Drugim argumentem makroekonomicznym, który może przemawiać na korzyść OFE jest fakt, że im więcej środków trafi do ZUS-u, tym większa część zobowiązań państwowych będzie sprzątnięta pod dywan. Redukcja składki płynącej do OFE czy ich likwidacja nie rozwiązuje problemów demograficznych, lecz powoduje jedynie księgową poprawę stanu finansów publicznych , oddalając widmo przekroczenia progów ostrożnościowych. Niejawny charakter długu zmniejsza zatem oficjalne zadłużenia i w konsekwencji presję na redukcję wydatków publicznych.

Argumenty prawne

Równie powszechnym argumentem przeciwko reformie (a więc za OFE) jest teza, że w jej wyniku rząd znacjonalizował część prywatnych aktywów obywateli (zob. np. ten artykuł). Jest to stwierdzenie fałszywe, ponieważ już w 2008 r. Sąd Najwyższy potwierdził, że zarówno pieniądze zgromadzone w ZUS-ie, jak i w OFE, nie stanowią prywatnej własności ubezpieczonych. Rację ma zatem obóz rządowy, argumentując, że nie da się znacjonalizować państwowej własności. Nacjonalizacją byłoby np. zabranie dobrowolnie wpłacanych pieniędzy zarządzanych przez całkowicie prywatne Towarzystwa Funduszy Inwestycyjnych (TFI), a nie środków przymusowo trafiających do OFE, które zarządzają nimi wyłącznie dzięki woli ustawodawcy wyrażonej w 1999 r. Warto może w tym kontekście przypomnieć, że clou tamtej reformy była zmiana systemu zdefiniowanego świadczenia na system zdefiniowanej składki. Podział składki — czy też może lepiej: renty monopolistycznej — pomiędzy określone instytucje był sprawą wtórną i zależał od arbitralnej decyzji państwa, które obecnie — w wyniku problemów budżetowych — postanowiło przestać się nią dzielić z (quasi)prywatnymi instytucjami.

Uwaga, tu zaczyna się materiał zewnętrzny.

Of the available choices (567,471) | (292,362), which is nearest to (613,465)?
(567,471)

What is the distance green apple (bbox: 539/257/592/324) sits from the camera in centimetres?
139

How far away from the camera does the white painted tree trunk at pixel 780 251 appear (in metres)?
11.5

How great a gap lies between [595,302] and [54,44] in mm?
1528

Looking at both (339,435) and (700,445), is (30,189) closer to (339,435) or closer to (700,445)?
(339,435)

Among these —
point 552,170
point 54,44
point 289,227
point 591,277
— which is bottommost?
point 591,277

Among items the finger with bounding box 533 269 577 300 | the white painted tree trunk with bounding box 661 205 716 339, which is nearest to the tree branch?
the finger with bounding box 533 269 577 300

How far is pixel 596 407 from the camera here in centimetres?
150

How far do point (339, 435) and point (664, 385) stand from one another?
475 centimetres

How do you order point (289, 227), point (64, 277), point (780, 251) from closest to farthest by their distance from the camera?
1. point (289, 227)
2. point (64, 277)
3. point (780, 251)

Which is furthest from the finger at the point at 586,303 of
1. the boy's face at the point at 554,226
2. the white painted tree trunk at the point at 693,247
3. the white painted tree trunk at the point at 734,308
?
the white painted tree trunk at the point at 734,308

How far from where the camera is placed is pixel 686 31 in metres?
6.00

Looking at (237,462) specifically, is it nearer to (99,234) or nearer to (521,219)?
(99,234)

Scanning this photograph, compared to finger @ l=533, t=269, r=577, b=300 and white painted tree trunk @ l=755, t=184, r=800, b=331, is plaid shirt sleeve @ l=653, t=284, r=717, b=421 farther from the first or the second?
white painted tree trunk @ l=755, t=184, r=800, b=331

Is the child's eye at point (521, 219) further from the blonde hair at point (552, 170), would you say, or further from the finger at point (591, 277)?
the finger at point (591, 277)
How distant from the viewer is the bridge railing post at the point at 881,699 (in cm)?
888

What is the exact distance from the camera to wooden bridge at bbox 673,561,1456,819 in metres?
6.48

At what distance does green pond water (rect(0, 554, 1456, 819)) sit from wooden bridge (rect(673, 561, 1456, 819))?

Poza tym, należy zauważyć, że z OFE nie została zabrana część akcyjna . Również „suwak bezpieczeństwa” nie prowadzi do zmiany własności akcji na państwową, ponieważ OFE zostały zobowiązane do przekazywania w jego ramach środków pieniężnych (będą zatem posiadane przez siebie aktywa wcześniej odsprzedawać). Ponadto, wybór instytucji dotyczy tylko przekazywania przyszłych składek. Nie mają więc do końca racji osoby twierdzące, że wraz z tymi, którzy trafią do ZUS, trafią również akcje z portfeli OFE — chodzi bowiem o przyszłe składki, nie zaś o aktywa.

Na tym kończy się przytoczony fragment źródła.